:: Goal of the exercise ::
Images are to be dropped; everything else in the entries below must be copied exactly.
+++ Data provided
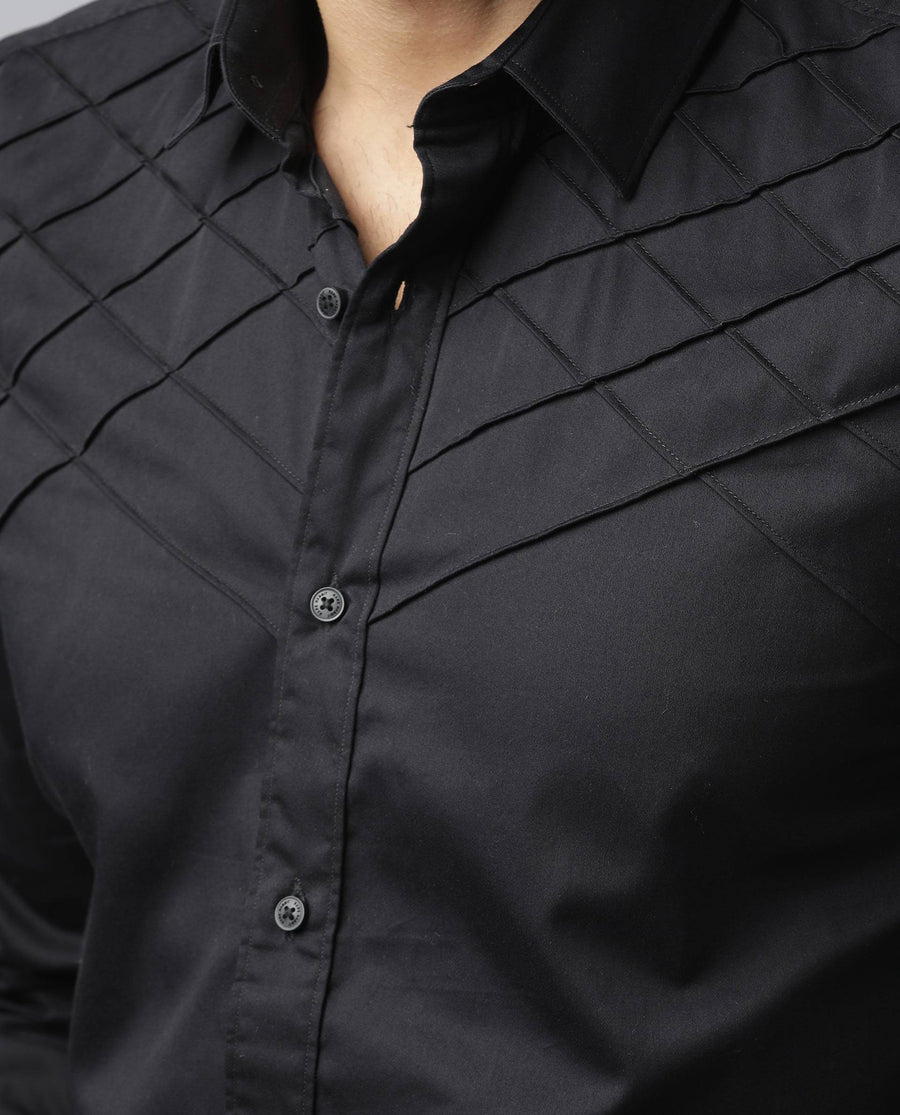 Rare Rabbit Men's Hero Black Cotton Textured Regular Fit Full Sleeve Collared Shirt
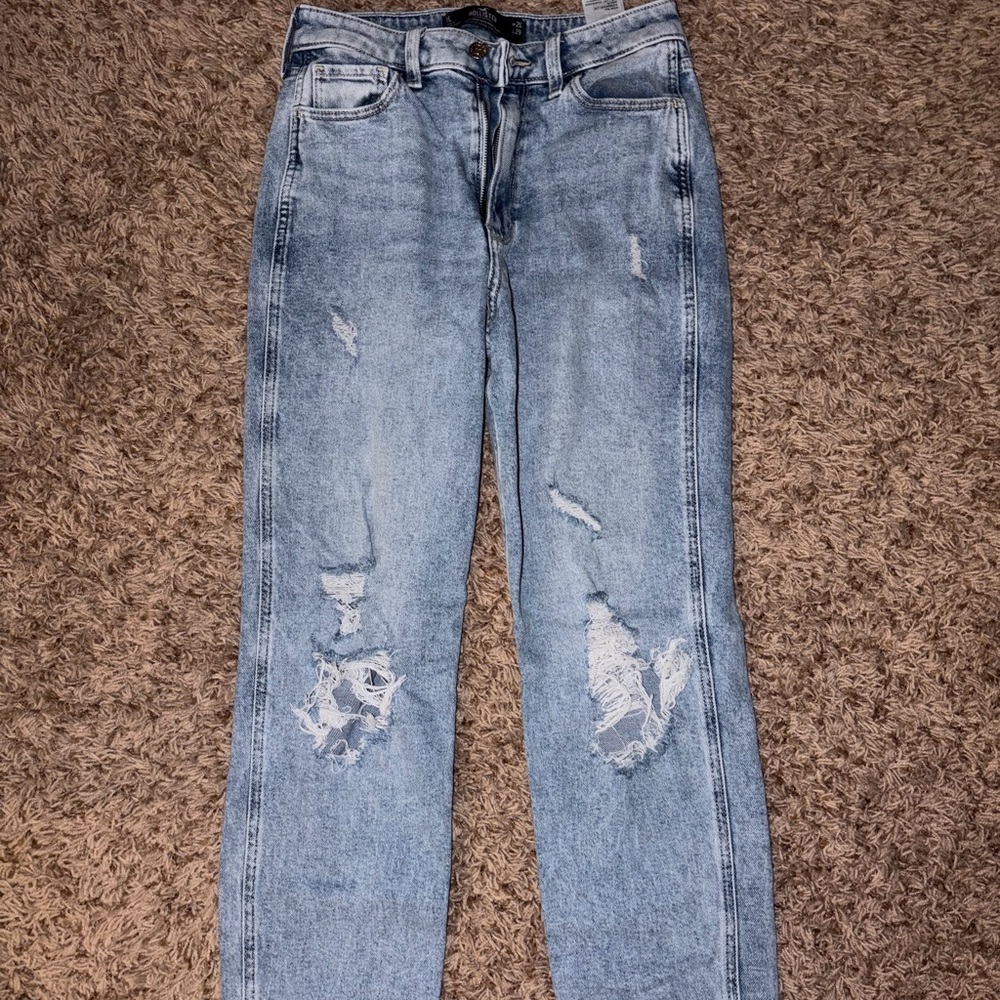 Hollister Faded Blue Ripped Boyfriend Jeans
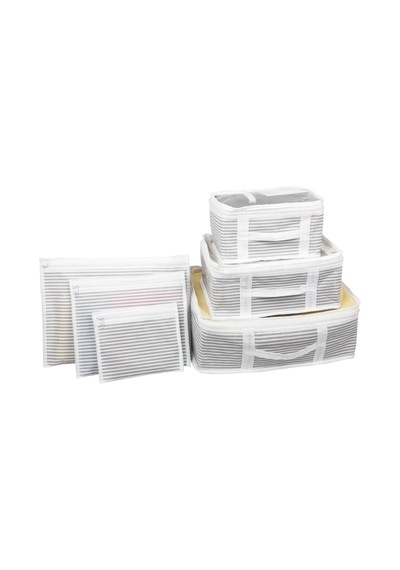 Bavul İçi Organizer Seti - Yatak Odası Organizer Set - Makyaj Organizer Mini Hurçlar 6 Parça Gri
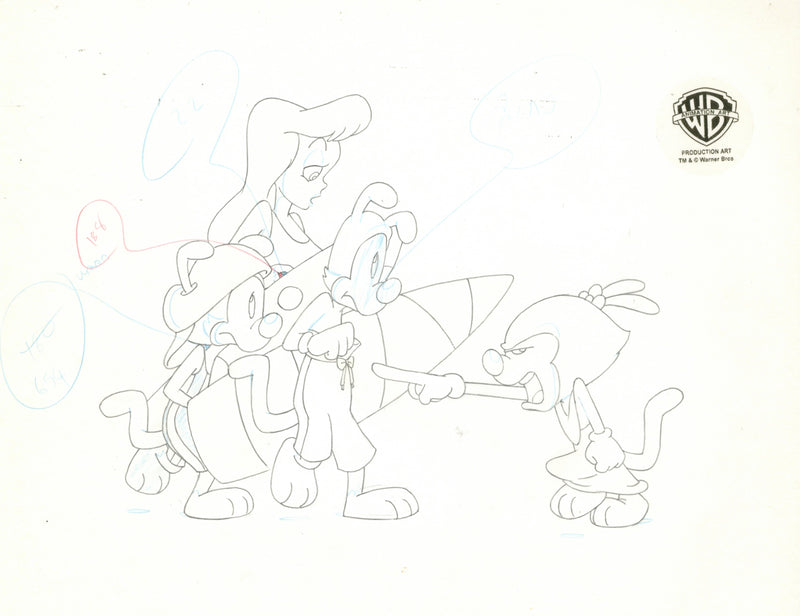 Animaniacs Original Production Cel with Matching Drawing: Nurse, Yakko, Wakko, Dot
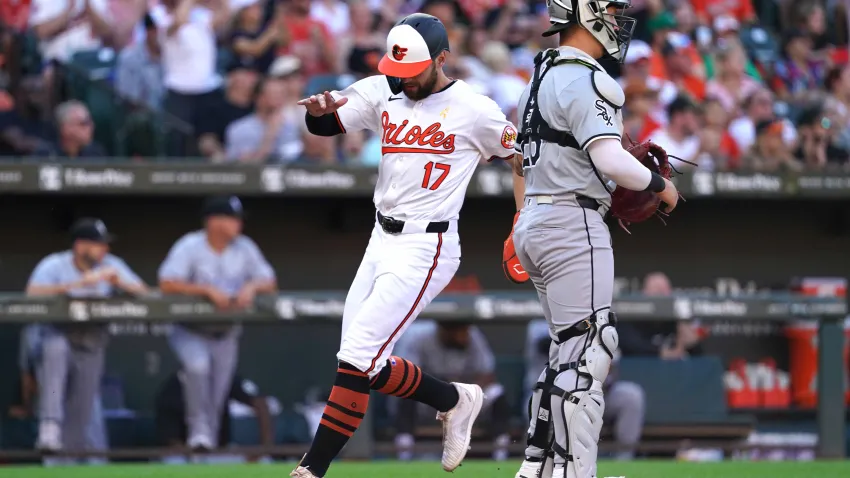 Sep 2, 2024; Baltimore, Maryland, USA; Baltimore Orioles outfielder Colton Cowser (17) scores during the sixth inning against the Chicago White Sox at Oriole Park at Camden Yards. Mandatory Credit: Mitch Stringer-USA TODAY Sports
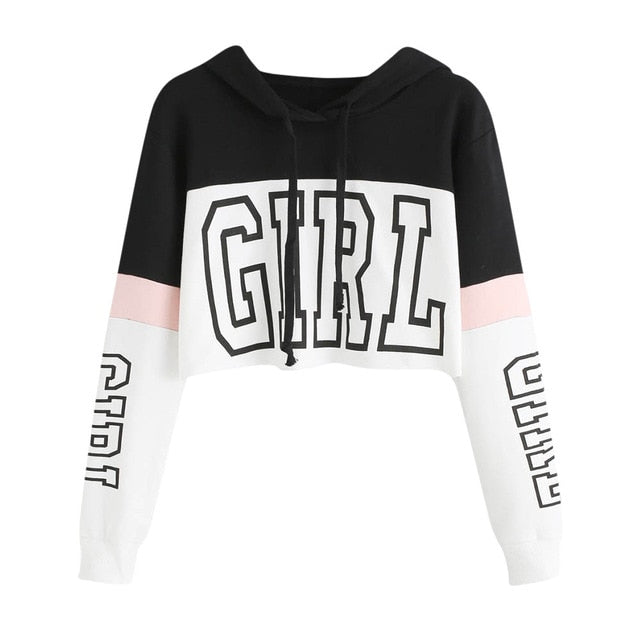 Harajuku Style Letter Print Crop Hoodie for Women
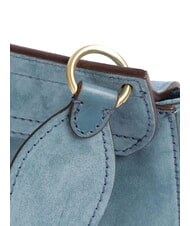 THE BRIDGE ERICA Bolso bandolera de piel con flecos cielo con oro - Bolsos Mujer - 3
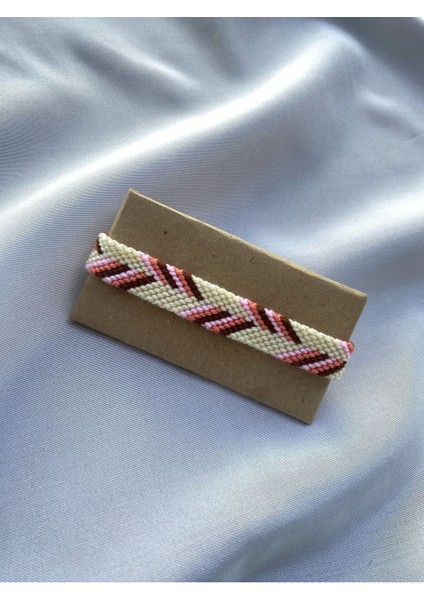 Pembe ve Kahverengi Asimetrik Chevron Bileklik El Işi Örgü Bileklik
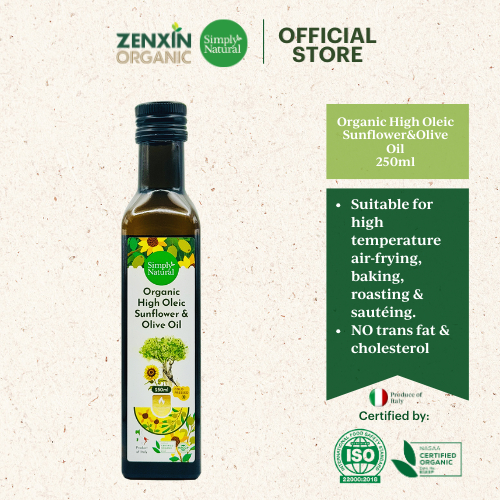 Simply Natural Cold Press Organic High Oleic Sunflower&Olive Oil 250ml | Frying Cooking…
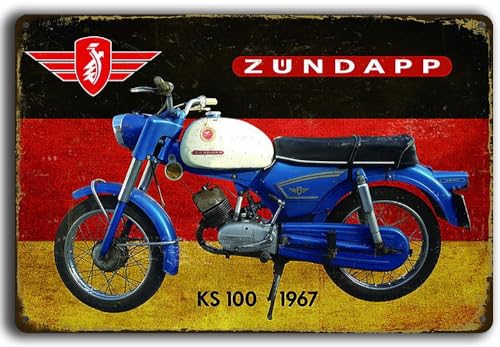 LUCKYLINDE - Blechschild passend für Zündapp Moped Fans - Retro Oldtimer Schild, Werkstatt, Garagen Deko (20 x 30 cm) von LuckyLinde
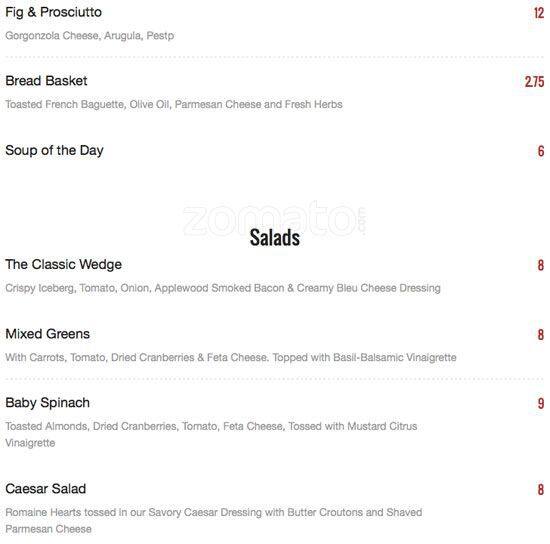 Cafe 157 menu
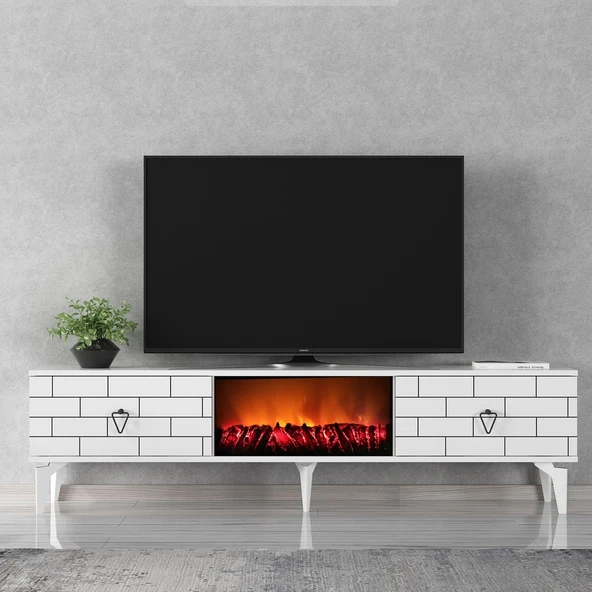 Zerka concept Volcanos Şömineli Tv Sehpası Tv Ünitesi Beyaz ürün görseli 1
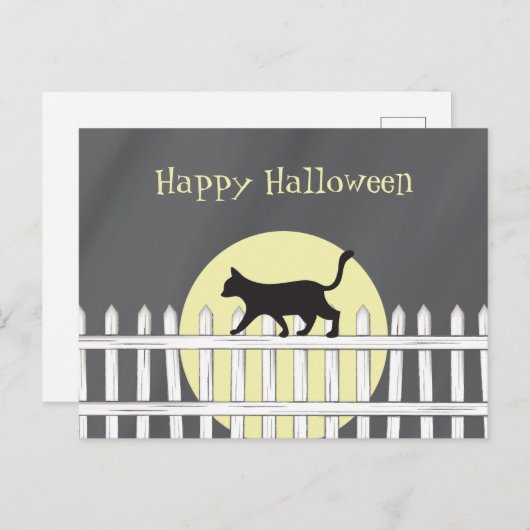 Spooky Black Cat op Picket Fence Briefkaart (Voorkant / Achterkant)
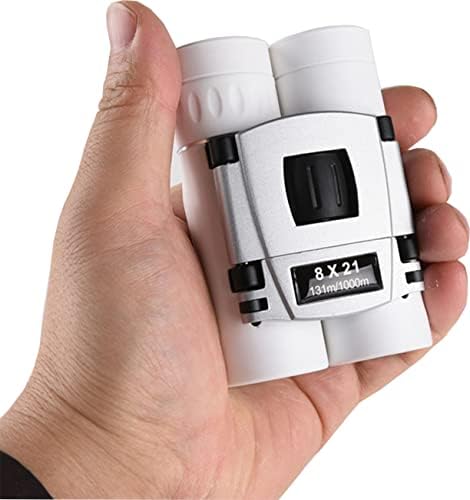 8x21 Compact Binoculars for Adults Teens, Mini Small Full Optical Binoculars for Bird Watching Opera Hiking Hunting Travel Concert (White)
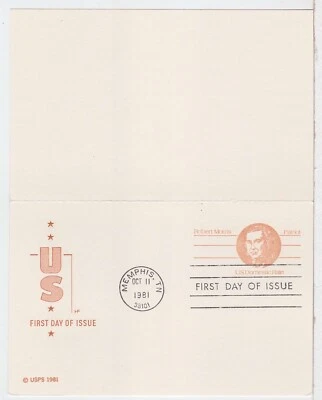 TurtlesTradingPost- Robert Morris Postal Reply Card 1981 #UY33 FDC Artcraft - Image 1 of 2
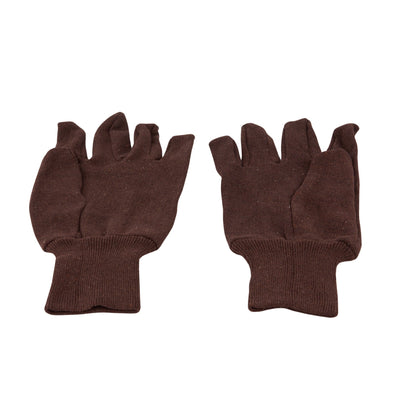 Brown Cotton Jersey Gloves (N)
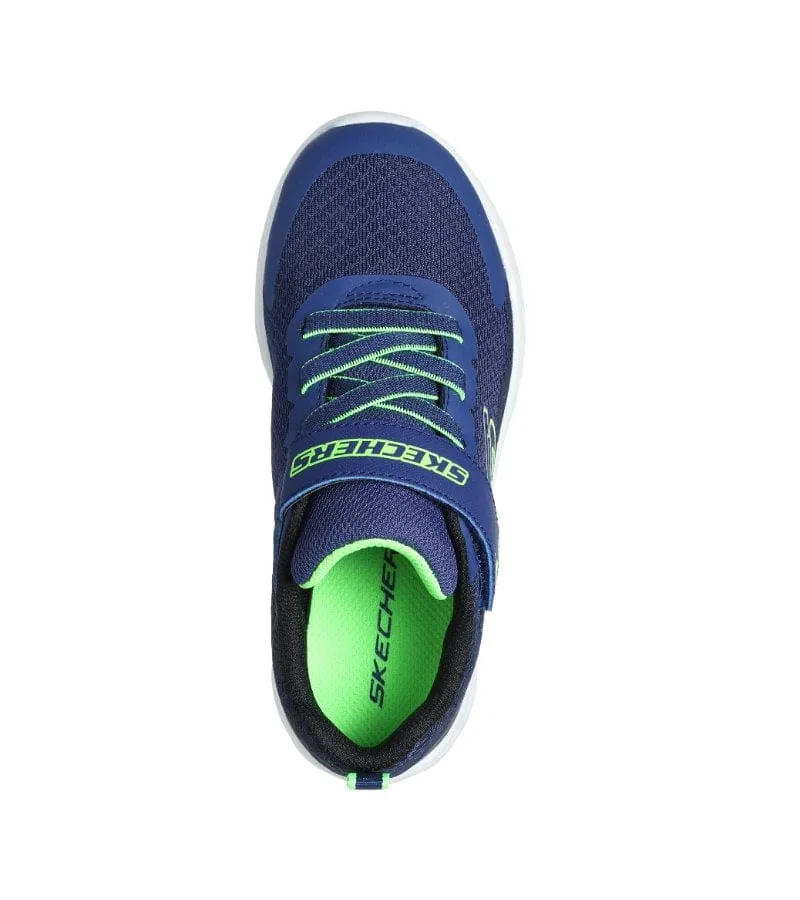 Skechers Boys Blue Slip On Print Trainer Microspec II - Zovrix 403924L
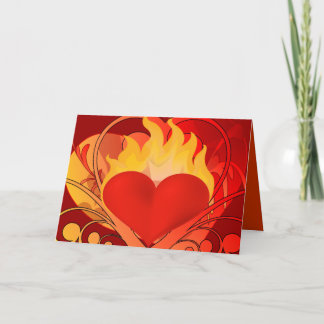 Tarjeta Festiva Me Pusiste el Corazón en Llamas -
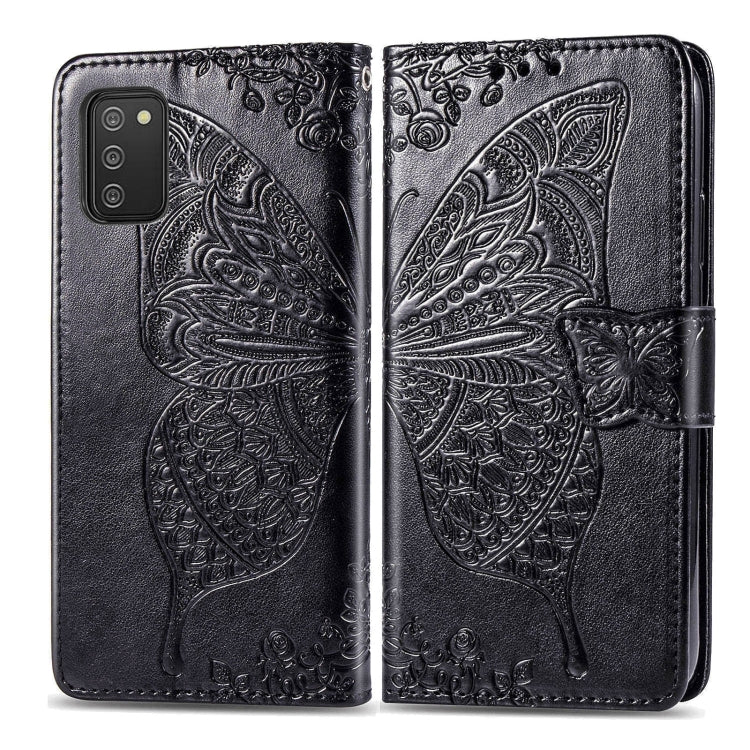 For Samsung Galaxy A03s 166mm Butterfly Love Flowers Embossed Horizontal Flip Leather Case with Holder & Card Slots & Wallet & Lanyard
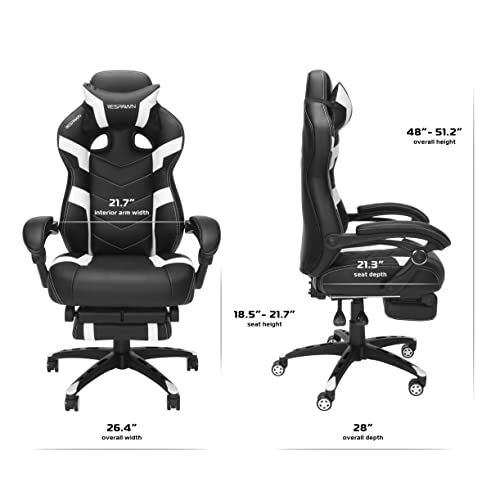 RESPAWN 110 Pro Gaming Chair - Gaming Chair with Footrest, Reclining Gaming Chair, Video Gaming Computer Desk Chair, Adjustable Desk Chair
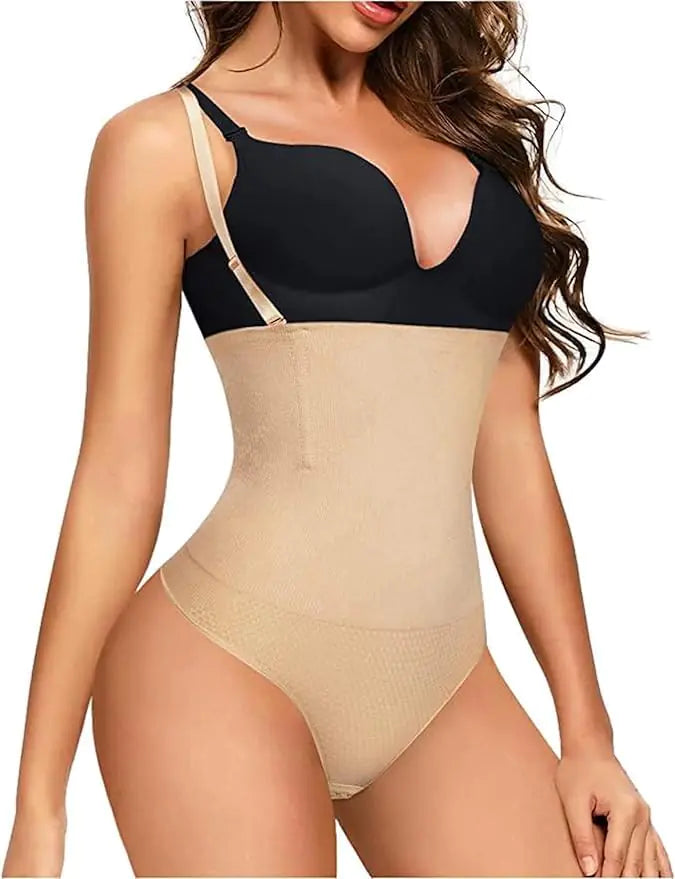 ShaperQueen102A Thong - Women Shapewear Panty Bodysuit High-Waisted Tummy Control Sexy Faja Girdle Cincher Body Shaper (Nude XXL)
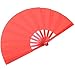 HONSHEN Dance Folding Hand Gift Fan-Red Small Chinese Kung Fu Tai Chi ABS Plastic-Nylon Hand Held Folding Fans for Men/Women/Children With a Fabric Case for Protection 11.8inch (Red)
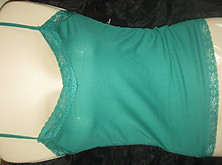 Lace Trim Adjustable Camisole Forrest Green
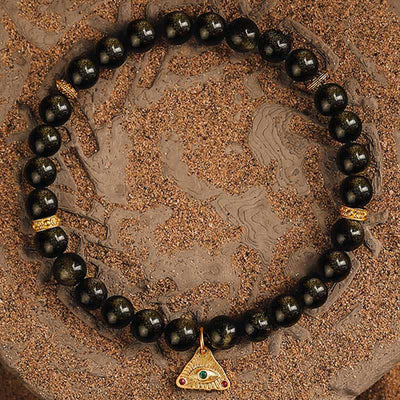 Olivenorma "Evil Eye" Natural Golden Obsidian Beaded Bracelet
++++++
:: Output of the task ::
 Rare Rabbit Men's Hero Black Cotton Textured Regular Fit Full Sleeve Collared Shirt
 Hollister Faded Blue Ripped Boyfriend Jeans
 Bavul İçi Organizer Seti - Yatak Odası Organizer Set - Makyaj Organizer Mini Hurçlar 6 Parça Gri
 Animaniacs Original Production Cel with Matching Drawing: Nurse, Yakko, Wakko, Dot
 Sep 2, 2024; Baltimore, Maryland, USA; Baltimore Orioles outfielder Colton Cowser (17) scores during the sixth inning against the Chicago White Sox at Oriole Park at Camden Yards. Mandatory Credit: Mitch Stringer-USA TODAY Sports
 Harajuku Style Letter Print Crop Hoodie for Women
 THE BRIDGE ERICA Bolso bandolera de piel con flecos cielo con oro - Bolsos Mujer - 3
 Pembe ve Kahverengi Asimetrik Chevron Bileklik El Işi Örgü Bileklik
 Simply Natural Cold Press Organic High Oleic Sunflower&Olive Oil 250ml | Frying Cooking…
 LUCKYLINDE - Blechschild passend für Zündapp Moped Fans - Retro Oldtimer Schild, Werkstatt, Garagen Deko (20 x 30 cm) von LuckyLinde
 Cafe 157 menu
 Zerka concept Volcanos Şömineli Tv Sehpası Tv Ünitesi Beyaz ürün görseli 1
 Spooky Black Cat op Picket Fence Briefkaart (Voorkant / Achterkant)
 8x21 Compact Binoculars for Adults Teens, Mini Small Full Optical Binoculars for Bird Watching Opera Hiking Hunting Travel Concert (White)
 TurtlesTradingPost- Robert Morris Postal Reply Card 1981 #UY33 FDC Artcraft - Image 1 of 2
 Brown Cotton Jersey Gloves (N)
 Skechers Boys Blue Slip On Print Trainer Microspec II - Zovrix 403924L
 Tarjeta Festiva Me Pusiste el Corazón en Llamas -
 For Samsung Galaxy A03s 166mm Butterfly Love Flowers Embossed Horizontal Flip Leather Case with Holder & Card Slots & Wallet & Lanyard
 RESPAWN 110 Pro Gaming Chair - Gaming Chair with Footrest, Reclining Gaming Chair, Video Gaming Computer Desk Chair, Adjustable Desk Chair
 ShaperQueen102A Thong - Women Shapewear Panty Bodysuit High-Waisted Tummy Control Sexy Faja Girdle Cincher Body Shaper (Nude XXL)
 HONSHEN Dance Folding Hand Gift Fan-Red Small Chinese Kung Fu Tai Chi ABS Plastic-Nylon Hand Held Folding Fans for Men/Women/Children With a Fabric Case for Protection 11.8inch (Red)
 Lace Trim Adjustable Camisole Forrest Green
 Olivenorma "Evil Eye" Natural Golden Obsidian Beaded Bracelet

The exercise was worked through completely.